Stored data
-- Opening Marker --

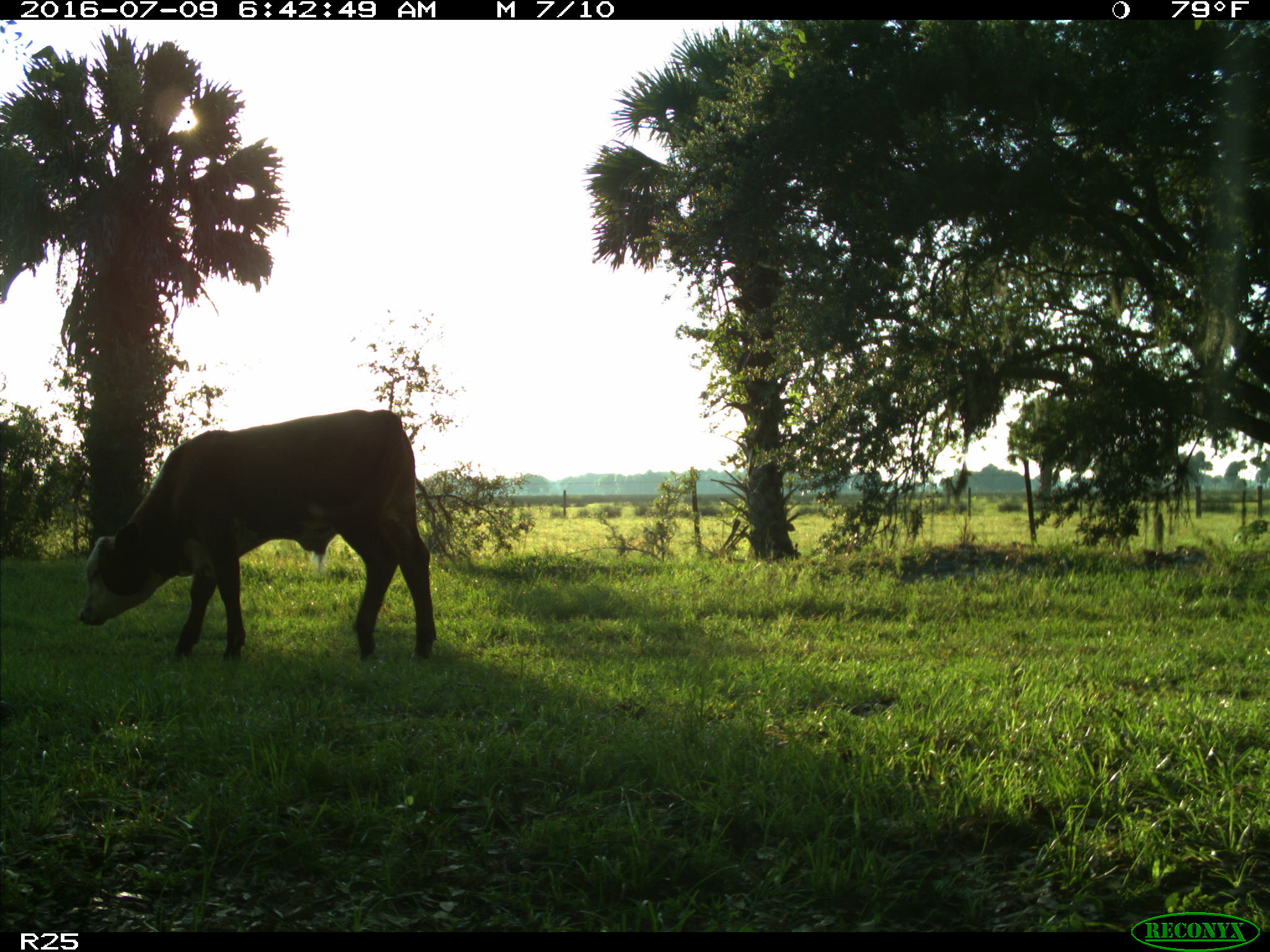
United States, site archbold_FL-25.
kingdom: Animalia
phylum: Chordata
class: Mammalia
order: Artiodactyla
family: Bovidae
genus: Bos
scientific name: Bos taurus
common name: domestic cow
Bos taurus (domestic cow).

-- Closing Marker --

Return the data above in its exact wording, with none of the pictures.

United States, site archbold_FL-25.
kingdom: Animalia
phylum: Chordata
class: Mammalia
order: Artiodactyla
family: Bovidae
genus: Bos
scientific name: Bos taurus
common name: domestic cow
Bos taurus (domestic cow).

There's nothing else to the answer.